The evaluation of four sets of Sup-EnLevel features by DTW is a challenging task as four sets of testing data features were extracted from four supervised CVAE models. The flowchart for the evaluation is shown in Figure 8. The reference series with the supervised features are used to apply DTW against each set of testing series. The application of DTW for each set of testing series features will provide a cost matrix. The minimum cost distance for each test series frame is calculated for each feature set. This implies that there are four minimum distance values for each test frame. The minimum distance from these four matrices is found and the corresponding class of the feature set from which this minimum distance is extracted, is considered as the predicted label.
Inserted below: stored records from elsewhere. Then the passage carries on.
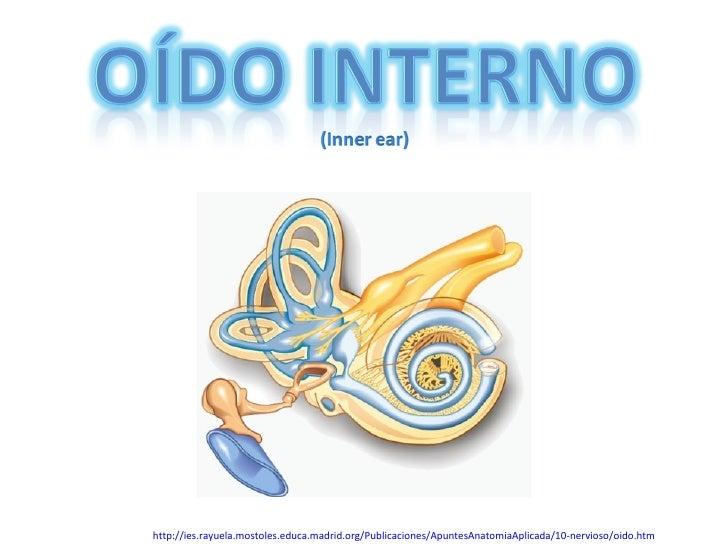 Embriologia del sistema auditivo Slide 3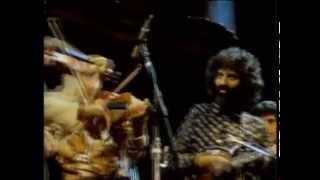 St�phane Grappelli And David Grisman Sweet Georgia Brown San Francisco 1982 Official Hq Video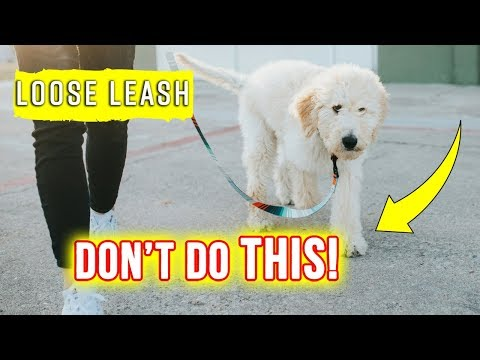What NOT to do when Leash Training your Puppy!! ❌  Goldendoodle Puppy Tips
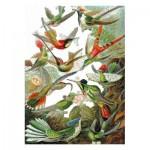 Puzzle-Michele-Wilson-A539-500 Puzzle en Bois - Ernst Haeckel - Les Colibris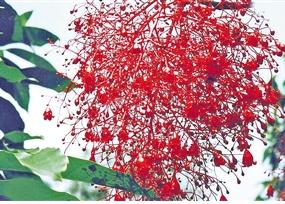 叶片宽大,开花时间为4-7月,花色艳红.图片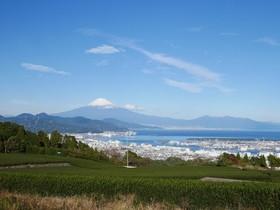 【A】静岡・清水 お茶の歴史とちゃっきり節めぐり
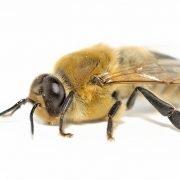 Arılar Neden Ölüyor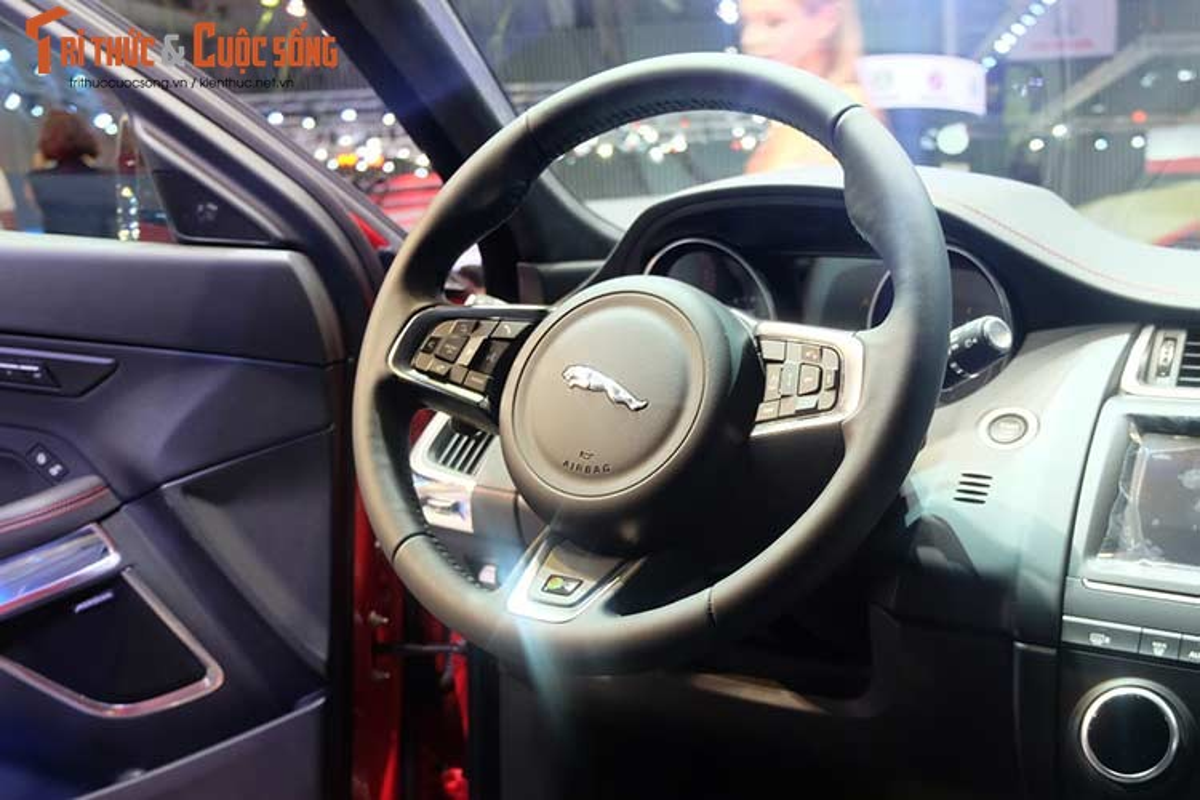 Can canh Jaguar E-Peace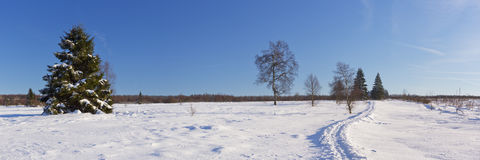 Hautes Fagnes在比利时在冬天在一个晴天 库存照片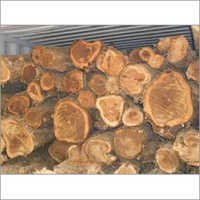 Costa Rica Teak Wood Logs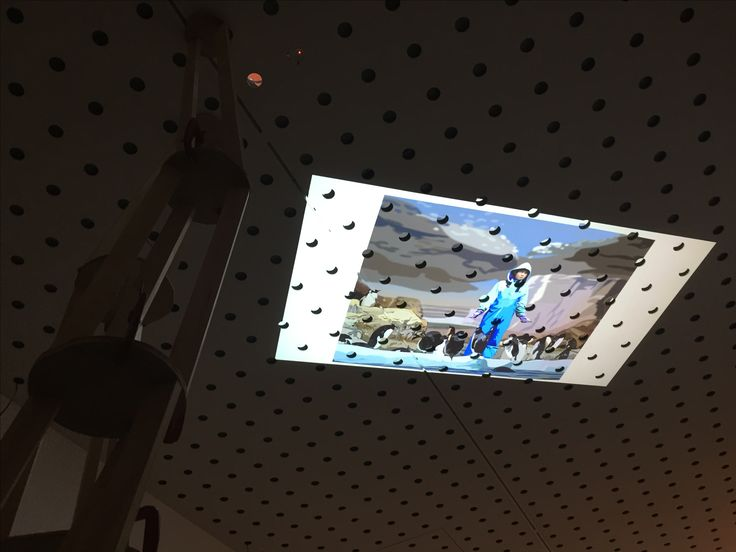 CCP gallery , image projected onto the ceiling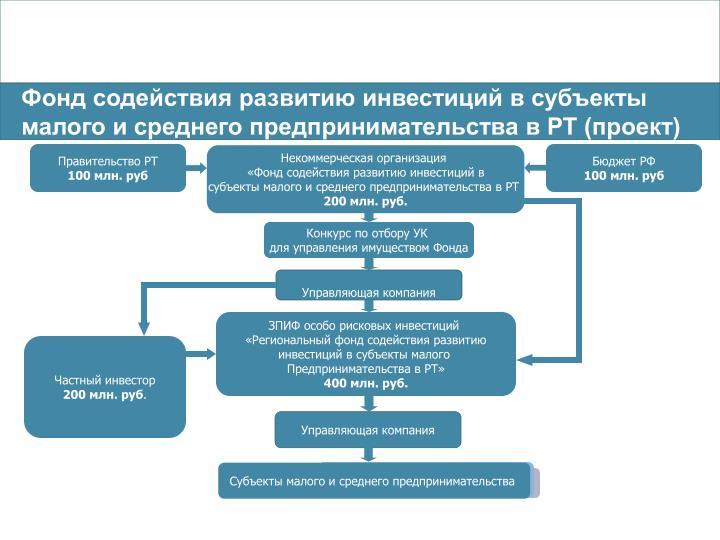 Фонд содействия развитию инвестиций в субъекты малого и среднего предпринимательства в РТ (проект)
The mathematical explanation of this approach is outlined below.

Taking into account a test activity series denoted as A, which has four distinct sets of features originating from four supervised CVAE models, namely sitting, sit-to-stand, walking, and falling, referred to as $F{A}_{Sit}$, $F{A}_{Stand}$, $F{A}_{Walk}$, and $F{A}_{Fall}$ respectively. Consider a reference series labeled as $Ref$, whose known labels are precisely established. The process of feature extraction from the Ref series results in the creation of a series called $Re{f}_{FE}$. Subsequently, the DTW algorithm is applied independently to the four sets of features from series A and the $Re{f}_{FE}$ series. These pairings are: $F{A}_{Sit}$-$Re{f}_{FE}$, $F{A}_{Stand}$-$Re{f}_{FE}$, $F{A}_{Walk}$-$Re{f}_{FE}$, and $F{A}_{Fall}$-$Re{f}_{FE}$. Below, you will find the mathematical expression that describes the evaluation of the classification of the test series, focusing on the Sup-EnLevel feature extraction with DTW method. To facilitate comprehension, the explanation provided will focus solely on the sitting activity model. Suppose the $F{A}_{Sit}$ has n number of frames and $Re{f}_{FE}$ has m number of frames. Equations (9) and (10) shows test series $F{A}_{Sit}$ and $Re{f}_{FE}$ respectively.

$$F{A}_{Sit}=(F{A}_1,F{A}_2,\dots ,F{A}_n)$$

(9)

$$Re{f}_{FE}=(Re{f}_1,Re{f}_2,\dots ,Re{f}_m)$$

(10)

The same methodology is applied to the remaining three sets of extracted feature series, $F{A}_{Stand}$, $F{A}_{Walk}$, and $F{A}_{Fall}$. To implement the DTW approach, the initial step involves computing the square of the Euclidean distance between the $i^{th}$ and $j^{th}$ frames of the $F{A}_{Sit}$ series and the $Re{f}_{FE}$ series by (11). In this equation, l represents the number of latent dimensions (5 in this case), that were utilized during the training of the four supervised CVAE models.

$$D(F{A}_i,Re{f}_j)=\sum _{l=1}^5{(F{A}_{i_l}-Re{f}_{j_l})}^2$$

(11)

The cumulative distance $\gamma (i,j)$ is calculated by using (12) for $F{A}_{Sit}$ and $Re{f}_{FE}$.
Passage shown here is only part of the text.